• RECORDS PROVIDED
==================================================

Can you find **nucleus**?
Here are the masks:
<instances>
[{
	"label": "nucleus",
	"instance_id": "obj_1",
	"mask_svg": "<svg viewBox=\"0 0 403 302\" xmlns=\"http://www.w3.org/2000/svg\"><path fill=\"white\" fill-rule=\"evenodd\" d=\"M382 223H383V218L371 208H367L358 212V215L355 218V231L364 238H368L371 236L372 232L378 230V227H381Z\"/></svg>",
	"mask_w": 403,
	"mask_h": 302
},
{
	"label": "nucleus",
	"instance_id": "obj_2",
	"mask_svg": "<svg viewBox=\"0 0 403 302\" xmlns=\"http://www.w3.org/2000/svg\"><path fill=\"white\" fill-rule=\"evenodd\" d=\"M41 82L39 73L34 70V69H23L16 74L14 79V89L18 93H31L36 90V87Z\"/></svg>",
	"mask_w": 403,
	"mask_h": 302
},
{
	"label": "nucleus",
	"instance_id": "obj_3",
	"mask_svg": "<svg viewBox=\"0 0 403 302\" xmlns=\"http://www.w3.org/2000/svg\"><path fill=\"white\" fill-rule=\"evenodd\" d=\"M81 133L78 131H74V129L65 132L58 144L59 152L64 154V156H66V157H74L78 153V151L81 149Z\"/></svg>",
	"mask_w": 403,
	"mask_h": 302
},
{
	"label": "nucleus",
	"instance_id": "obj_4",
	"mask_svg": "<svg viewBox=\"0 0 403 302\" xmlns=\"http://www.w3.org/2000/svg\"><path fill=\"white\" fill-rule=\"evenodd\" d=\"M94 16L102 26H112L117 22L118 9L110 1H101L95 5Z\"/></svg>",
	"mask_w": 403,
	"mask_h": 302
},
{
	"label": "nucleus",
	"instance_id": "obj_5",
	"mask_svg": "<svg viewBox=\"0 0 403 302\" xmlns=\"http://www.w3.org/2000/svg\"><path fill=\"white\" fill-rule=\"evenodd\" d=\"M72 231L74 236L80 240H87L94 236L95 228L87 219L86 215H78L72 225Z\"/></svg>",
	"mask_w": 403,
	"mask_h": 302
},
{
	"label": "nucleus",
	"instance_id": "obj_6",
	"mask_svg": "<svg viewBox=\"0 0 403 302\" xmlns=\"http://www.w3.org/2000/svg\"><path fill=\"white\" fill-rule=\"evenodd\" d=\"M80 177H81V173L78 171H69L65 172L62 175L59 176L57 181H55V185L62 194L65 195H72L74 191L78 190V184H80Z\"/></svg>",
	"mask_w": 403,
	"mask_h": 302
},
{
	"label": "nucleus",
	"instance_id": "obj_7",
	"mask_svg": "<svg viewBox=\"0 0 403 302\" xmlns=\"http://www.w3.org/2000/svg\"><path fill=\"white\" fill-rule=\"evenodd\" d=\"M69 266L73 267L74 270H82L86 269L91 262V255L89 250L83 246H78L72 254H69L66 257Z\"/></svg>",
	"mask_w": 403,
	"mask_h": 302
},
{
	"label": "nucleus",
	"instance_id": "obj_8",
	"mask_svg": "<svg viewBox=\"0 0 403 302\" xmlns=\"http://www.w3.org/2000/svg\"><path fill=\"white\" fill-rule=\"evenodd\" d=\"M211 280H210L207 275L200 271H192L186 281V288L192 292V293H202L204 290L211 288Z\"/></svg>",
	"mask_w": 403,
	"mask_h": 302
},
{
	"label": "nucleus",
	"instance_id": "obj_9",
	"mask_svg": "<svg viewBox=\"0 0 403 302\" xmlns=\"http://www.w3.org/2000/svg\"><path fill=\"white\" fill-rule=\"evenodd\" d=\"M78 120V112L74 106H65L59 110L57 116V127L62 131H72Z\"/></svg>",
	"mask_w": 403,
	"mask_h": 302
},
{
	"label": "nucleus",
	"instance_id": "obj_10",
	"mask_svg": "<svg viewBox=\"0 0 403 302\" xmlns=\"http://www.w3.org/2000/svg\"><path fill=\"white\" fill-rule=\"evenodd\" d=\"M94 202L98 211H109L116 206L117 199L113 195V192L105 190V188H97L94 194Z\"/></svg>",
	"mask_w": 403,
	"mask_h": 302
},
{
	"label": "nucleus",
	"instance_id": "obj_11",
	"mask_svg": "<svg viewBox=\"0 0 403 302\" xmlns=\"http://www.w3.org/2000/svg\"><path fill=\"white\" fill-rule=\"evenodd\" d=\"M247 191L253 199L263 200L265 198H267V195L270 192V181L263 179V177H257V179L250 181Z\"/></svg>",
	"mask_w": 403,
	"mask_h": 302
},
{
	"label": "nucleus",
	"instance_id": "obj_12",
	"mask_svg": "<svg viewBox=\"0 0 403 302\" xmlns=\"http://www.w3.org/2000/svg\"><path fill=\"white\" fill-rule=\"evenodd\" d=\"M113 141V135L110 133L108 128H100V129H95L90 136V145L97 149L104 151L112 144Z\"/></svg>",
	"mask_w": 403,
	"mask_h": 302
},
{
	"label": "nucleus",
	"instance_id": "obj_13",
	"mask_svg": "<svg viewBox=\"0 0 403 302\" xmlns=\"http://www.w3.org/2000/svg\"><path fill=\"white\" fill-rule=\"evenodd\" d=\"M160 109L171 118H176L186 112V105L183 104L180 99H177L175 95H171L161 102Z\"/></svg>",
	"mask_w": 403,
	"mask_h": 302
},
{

==================================================

• DIRECTION
Set down every one of the records above, line for line, with no changes.

• RESPONSE TO THE TASK
Can you find **nucleus**?
Here are the masks:
<instances>
[{
	"label": "nucleus",
	"instance_id": "obj_1",
	"mask_svg": "<svg viewBox=\"0 0 403 302\" xmlns=\"http://www.w3.org/2000/svg\"><path fill=\"white\" fill-rule=\"evenodd\" d=\"M382 223H383V218L371 208H367L358 212V215L355 218V231L364 238H368L371 236L372 232L378 230V227H381Z\"/></svg>",
	"mask_w": 403,
	"mask_h": 302
},
{
	"label": "nucleus",
	"instance_id": "obj_2",
	"mask_svg": "<svg viewBox=\"0 0 403 302\" xmlns=\"http://www.w3.org/2000/svg\"><path fill=\"white\" fill-rule=\"evenodd\" d=\"M41 82L39 73L34 70V69H23L16 74L14 79V89L18 93H31L36 90V87Z\"/></svg>",
	"mask_w": 403,
	"mask_h": 302
},
{
	"label": "nucleus",
	"instance_id": "obj_3",
	"mask_svg": "<svg viewBox=\"0 0 403 302\" xmlns=\"http://www.w3.org/2000/svg\"><path fill=\"white\" fill-rule=\"evenodd\" d=\"M81 133L78 131H74V129L65 132L58 144L59 152L64 154V156H66V157H74L78 153V151L81 149Z\"/></svg>",
	"mask_w": 403,
	"mask_h": 302
},
{
	"label": "nucleus",
	"instance_id": "obj_4",
	"mask_svg": "<svg viewBox=\"0 0 403 302\" xmlns=\"http://www.w3.org/2000/svg\"><path fill=\"white\" fill-rule=\"evenodd\" d=\"M94 16L102 26H112L117 22L118 9L110 1H101L95 5Z\"/></svg>",
	"mask_w": 403,
	"mask_h": 302
},
{
	"label": "nucleus",
	"instance_id": "obj_5",
	"mask_svg": "<svg viewBox=\"0 0 403 302\" xmlns=\"http://www.w3.org/2000/svg\"><path fill=\"white\" fill-rule=\"evenodd\" d=\"M72 231L74 236L80 240H87L94 236L95 228L87 219L86 215H78L72 225Z\"/></svg>",
	"mask_w": 403,
	"mask_h": 302
},
{
	"label": "nucleus",
	"instance_id": "obj_6",
	"mask_svg": "<svg viewBox=\"0 0 403 302\" xmlns=\"http://www.w3.org/2000/svg\"><path fill=\"white\" fill-rule=\"evenodd\" d=\"M80 177H81V173L78 171H69L65 172L62 175L59 176L57 181H55V185L62 194L65 195H72L74 191L78 190V184H80Z\"/></svg>",
	"mask_w": 403,
	"mask_h": 302
},
{
	"label": "nucleus",
	"instance_id": "obj_7",
	"mask_svg": "<svg viewBox=\"0 0 403 302\" xmlns=\"http://www.w3.org/2000/svg\"><path fill=\"white\" fill-rule=\"evenodd\" d=\"M69 266L73 267L74 270H82L86 269L91 262V255L89 250L83 246H78L72 254H69L66 257Z\"/></svg>",
	"mask_w": 403,
	"mask_h": 302
},
{
	"label": "nucleus",
	"instance_id": "obj_8",
	"mask_svg": "<svg viewBox=\"0 0 403 302\" xmlns=\"http://www.w3.org/2000/svg\"><path fill=\"white\" fill-rule=\"evenodd\" d=\"M211 280H210L207 275L200 271H192L186 281V288L192 292V293H202L204 290L211 288Z\"/></svg>",
	"mask_w": 403,
	"mask_h": 302
},
{
	"label": "nucleus",
	"instance_id": "obj_9",
	"mask_svg": "<svg viewBox=\"0 0 403 302\" xmlns=\"http://www.w3.org/2000/svg\"><path fill=\"white\" fill-rule=\"evenodd\" d=\"M78 120V112L74 106H65L59 110L57 116V127L62 131H72Z\"/></svg>",
	"mask_w": 403,
	"mask_h": 302
},
{
	"label": "nucleus",
	"instance_id": "obj_10",
	"mask_svg": "<svg viewBox=\"0 0 403 302\" xmlns=\"http://www.w3.org/2000/svg\"><path fill=\"white\" fill-rule=\"evenodd\" d=\"M94 202L98 211H109L116 206L117 199L113 195V192L105 190V188H97L94 194Z\"/></svg>",
	"mask_w": 403,
	"mask_h": 302
},
{
	"label": "nucleus",
	"instance_id": "obj_11",
	"mask_svg": "<svg viewBox=\"0 0 403 302\" xmlns=\"http://www.w3.org/2000/svg\"><path fill=\"white\" fill-rule=\"evenodd\" d=\"M247 191L253 199L263 200L265 198H267V195L270 192V181L263 179V177H257V179L250 181Z\"/></svg>",
	"mask_w": 403,
	"mask_h": 302
},
{
	"label": "nucleus",
	"instance_id": "obj_12",
	"mask_svg": "<svg viewBox=\"0 0 403 302\" xmlns=\"http://www.w3.org/2000/svg\"><path fill=\"white\" fill-rule=\"evenodd\" d=\"M113 141V135L110 133L108 128H100V129H95L90 136V145L97 149L104 151L112 144Z\"/></svg>",
	"mask_w": 403,
	"mask_h": 302
},
{
	"label": "nucleus",
	"instance_id": "obj_13",
	"mask_svg": "<svg viewBox=\"0 0 403 302\" xmlns=\"http://www.w3.org/2000/svg\"><path fill=\"white\" fill-rule=\"evenodd\" d=\"M160 109L171 118H176L186 112V105L183 104L180 99H177L175 95H171L161 102Z\"/></svg>",
	"mask_w": 403,
	"mask_h": 302
},
{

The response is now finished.